Repeat this process for the FirstName
variable.
Let's make a dollar variable.
One line 5,
enter "Income". Change the variable type to "Dollar". The display can be
formatted in several ways but you don't need to select any of the options.
Participant gender could be coded as a string variable and you would just enter
"Male" and "Female" for each person. This would be okay for small datasets but
it is generally a better idea to have a code number for male and another code
number for female. This saves time during data entry, makes the size of the file
smaller, and makes the analyses run faster. Most researchers use either 1 and 2
or 0 and 1 for categorical variables like gender. However, this is merely a
convention. You could choose anything you like when you create your own research
data. What is important is that you remember which number corresponds to which
sex. You do this by using the "Values" column.
Enter "Sex" on line 6. Change the
"Decimals" to 0. Enter "Participant Sex" in the "Label" column. Select the
"Values" cell on line 6. Click the gray box on the right side of the cell. Enter
1 in the "Value" box. Enter "Male" in the "Label" box. Click Add. Enter 2 in the
"Value" box. Enter "Female" in the "Label" box. Click Add. Click Okay.

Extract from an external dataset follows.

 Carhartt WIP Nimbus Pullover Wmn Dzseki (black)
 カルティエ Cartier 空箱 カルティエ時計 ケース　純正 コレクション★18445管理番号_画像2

This is what you should have so far.
Add in
the missing labels as shown below.
If all I had were these variables, I probably wouldn't have written
"Participant" in each of the labels because it is obvious what the variables
are. However, in some datasets it is good to specify. For example, if you were
to also measure the age of the participants' spouses and children, you wouldn't
want there to be any ambiguity in any of your printouts. In general, it is
better to be too detailed than to be not detailed enough.
Saving your dataset
1. Save your dataset often. I have had heartbreaking events happen because I
failed to save my data often. I've had power outages, software crashes, computer
failures, roommate interference, pet interference, and my own general stupidity
cause me to have re-do hours of work. Save often. A lot. Frequently. Really. I'm
not kidding. Hitting the ctrl-S shortcut key is a quick and easy way to save
data in SPSS (and most other programs).
2. It is a good idea to put the date in the name of the file. In this course,
your data will be neat and clean. In real data analysis, you often have multiple
copies of similar datasets so it is helpful to know which is the most recent
one. Note that dates cannot have slashes (e.g., 1/16/2008) in file names because
Windows interprets slashes as folders.
3. Name your dataset something descriptive rather than "Data" or something like
that. If the study is about the effect of journaling on stress related
illnesses, call it "Journaling and Stress 1-16-2008".
Click File. Click Save (or click the Save
button or press the ctrl-S shortcut keys). Name your dataset "Lab 2" followed by
your section number, your last name, and today's date. If your name is
Jones and you are in section 2, save the file as "Lab 2 Section 2 Jones
1-16-2007". This will help your GA know whose file is whose. Note section
meeting times:
12:00 Section 1
1:00 Section 2
2:00 Section 3
3:00 Section 4
Enter your data.
With real data analysis, datasets are often very large. We will start
small with only 5 people.
Click the "Data View" tab at the bottom.
In the "Variable View" page, each row is a variable. In the "Data View" page,
each row is a person and each column is a variable. This is a little tricky at
first but you'll get used to it soon.
Here are the data:
Participant 1: Franz Ardle, Age 34, makes $48,000 per year, male
Participant 2: Julie Barnes, Age 50, makes $79,000 per year, female
Participant 3: Maria Chamorro, Age 22, makes $26,000 per year, female
Participant 4: Wynona David, Age 18, makes $5,600 per year, female
Participant 5: Zachary Franco, Age 41, makes $40,000 per year, male
Remember that "male" and "female" are entered as 1 and 2. Your data should look
like this:
Save your file again and email it as an
attachment to your GA.
Put "Lab 2", your name, and section number
in the subject line. If you are in Section 4 and your name is Fred Jones,
your subject line should be "Lab 2 Fred Jones Section 4".
You've made your first dataset in SPSS! Congratulations!